• _Task requirements_:
Gather every line in the items below that contains the string "beam".

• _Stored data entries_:

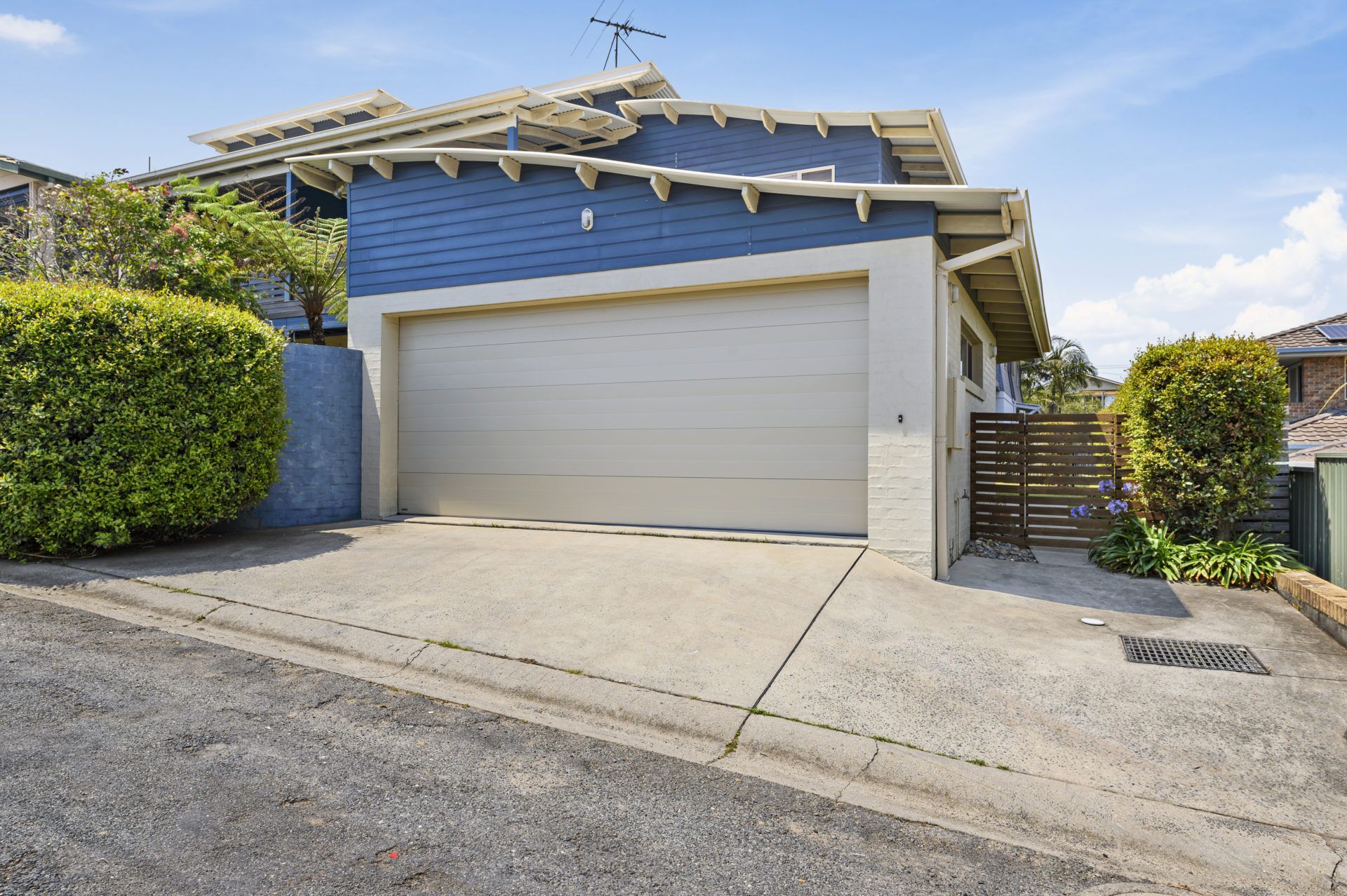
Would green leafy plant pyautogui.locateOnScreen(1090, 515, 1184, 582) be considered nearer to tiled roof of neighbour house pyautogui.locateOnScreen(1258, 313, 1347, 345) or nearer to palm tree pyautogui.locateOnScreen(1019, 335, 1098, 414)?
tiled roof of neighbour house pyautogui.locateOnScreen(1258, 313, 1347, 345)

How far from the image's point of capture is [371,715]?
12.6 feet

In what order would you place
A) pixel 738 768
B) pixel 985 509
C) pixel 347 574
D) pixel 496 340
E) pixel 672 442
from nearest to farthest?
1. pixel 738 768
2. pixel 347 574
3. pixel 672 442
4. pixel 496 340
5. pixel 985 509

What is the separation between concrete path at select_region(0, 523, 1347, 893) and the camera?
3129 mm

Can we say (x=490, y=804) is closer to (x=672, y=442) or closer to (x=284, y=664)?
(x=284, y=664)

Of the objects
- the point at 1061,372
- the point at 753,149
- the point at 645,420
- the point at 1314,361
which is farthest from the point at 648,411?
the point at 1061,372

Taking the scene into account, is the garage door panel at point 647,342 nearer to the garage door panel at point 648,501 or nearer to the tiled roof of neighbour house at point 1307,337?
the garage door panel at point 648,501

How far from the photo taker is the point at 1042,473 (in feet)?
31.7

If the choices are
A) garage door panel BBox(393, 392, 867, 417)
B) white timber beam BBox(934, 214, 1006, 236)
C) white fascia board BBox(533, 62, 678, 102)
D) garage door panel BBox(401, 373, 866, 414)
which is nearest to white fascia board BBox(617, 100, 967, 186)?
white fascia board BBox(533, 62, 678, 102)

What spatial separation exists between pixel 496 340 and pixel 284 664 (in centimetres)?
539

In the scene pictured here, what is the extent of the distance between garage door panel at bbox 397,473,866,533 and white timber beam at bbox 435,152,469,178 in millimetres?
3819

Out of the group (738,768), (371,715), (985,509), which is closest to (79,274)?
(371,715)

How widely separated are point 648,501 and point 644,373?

---

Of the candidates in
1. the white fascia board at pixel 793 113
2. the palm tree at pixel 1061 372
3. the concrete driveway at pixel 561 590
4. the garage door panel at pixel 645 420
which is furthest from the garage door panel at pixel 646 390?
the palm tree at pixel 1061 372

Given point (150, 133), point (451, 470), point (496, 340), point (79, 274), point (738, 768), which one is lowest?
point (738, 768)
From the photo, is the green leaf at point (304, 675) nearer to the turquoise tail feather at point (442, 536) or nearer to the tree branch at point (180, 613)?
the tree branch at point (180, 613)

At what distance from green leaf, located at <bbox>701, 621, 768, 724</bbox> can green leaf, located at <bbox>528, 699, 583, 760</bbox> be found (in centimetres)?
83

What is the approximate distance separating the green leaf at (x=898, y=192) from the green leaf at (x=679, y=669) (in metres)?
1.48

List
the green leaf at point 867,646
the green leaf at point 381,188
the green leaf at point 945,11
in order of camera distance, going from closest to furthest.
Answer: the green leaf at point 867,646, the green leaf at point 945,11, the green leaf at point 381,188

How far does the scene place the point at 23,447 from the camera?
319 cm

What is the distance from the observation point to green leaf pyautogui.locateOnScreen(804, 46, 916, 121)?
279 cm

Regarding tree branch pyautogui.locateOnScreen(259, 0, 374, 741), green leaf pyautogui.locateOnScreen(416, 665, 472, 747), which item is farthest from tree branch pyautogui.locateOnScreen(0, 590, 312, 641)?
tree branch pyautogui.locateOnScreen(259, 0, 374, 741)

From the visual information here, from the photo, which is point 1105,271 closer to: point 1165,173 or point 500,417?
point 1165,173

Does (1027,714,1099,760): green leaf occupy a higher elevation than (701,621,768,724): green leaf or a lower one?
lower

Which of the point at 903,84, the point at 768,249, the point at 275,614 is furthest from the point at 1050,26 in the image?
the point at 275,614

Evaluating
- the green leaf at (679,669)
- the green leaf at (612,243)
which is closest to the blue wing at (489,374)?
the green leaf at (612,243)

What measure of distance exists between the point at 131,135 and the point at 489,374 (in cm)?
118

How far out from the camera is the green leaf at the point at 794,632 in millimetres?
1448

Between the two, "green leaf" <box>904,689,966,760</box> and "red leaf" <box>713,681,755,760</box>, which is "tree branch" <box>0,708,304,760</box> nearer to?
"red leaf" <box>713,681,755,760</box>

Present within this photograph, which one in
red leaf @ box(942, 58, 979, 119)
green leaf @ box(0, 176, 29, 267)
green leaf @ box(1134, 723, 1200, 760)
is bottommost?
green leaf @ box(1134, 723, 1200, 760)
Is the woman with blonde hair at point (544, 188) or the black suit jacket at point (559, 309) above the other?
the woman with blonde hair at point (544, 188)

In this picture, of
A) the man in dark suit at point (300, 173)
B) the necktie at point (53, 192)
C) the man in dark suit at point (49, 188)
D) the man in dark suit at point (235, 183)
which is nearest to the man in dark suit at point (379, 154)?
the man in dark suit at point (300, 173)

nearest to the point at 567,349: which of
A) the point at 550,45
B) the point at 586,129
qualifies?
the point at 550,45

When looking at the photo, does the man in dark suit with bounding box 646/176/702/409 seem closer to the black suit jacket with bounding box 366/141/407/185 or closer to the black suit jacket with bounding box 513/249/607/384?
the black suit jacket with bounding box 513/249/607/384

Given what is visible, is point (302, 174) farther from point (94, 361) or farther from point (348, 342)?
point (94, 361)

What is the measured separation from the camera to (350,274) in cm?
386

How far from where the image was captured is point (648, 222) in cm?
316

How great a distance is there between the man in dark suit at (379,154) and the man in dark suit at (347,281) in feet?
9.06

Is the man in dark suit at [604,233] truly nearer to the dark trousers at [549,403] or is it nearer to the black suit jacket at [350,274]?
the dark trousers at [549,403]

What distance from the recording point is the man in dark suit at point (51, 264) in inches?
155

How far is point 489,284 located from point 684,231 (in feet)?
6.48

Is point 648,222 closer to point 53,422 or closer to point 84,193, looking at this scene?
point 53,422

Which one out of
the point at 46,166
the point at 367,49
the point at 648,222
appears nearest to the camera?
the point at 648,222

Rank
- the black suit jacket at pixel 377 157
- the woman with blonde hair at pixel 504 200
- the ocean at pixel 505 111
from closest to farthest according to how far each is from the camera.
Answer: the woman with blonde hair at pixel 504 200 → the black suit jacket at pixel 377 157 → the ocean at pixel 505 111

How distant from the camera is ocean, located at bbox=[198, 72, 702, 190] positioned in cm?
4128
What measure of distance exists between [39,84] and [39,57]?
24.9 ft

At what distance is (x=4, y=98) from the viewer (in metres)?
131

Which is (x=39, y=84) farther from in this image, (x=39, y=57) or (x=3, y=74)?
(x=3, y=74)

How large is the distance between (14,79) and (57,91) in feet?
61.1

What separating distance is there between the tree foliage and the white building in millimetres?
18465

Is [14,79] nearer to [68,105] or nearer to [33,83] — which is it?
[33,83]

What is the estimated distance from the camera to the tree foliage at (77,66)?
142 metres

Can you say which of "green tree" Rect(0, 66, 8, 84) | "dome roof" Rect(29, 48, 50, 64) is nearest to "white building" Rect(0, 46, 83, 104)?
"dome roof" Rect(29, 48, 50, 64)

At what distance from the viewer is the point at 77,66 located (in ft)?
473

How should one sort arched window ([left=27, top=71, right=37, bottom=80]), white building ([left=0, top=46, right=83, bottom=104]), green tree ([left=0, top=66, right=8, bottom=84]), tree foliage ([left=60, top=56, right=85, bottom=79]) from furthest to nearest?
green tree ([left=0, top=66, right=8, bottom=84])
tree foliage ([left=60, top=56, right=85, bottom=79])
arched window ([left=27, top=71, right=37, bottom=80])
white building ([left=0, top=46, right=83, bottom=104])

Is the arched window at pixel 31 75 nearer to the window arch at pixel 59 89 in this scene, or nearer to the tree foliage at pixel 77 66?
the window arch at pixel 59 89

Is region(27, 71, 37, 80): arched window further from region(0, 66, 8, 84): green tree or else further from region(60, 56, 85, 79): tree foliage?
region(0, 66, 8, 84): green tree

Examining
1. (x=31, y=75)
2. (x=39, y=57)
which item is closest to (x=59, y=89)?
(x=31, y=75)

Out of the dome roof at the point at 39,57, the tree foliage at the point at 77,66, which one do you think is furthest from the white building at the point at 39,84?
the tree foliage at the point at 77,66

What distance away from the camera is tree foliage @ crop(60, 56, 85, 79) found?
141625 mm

• _Finished exercise_:
B) white timber beam BBox(934, 214, 1006, 236)
In the scene pictured here, what is the extent of the distance between garage door panel at bbox 397,473,866,533 and white timber beam at bbox 435,152,469,178 in millimetres?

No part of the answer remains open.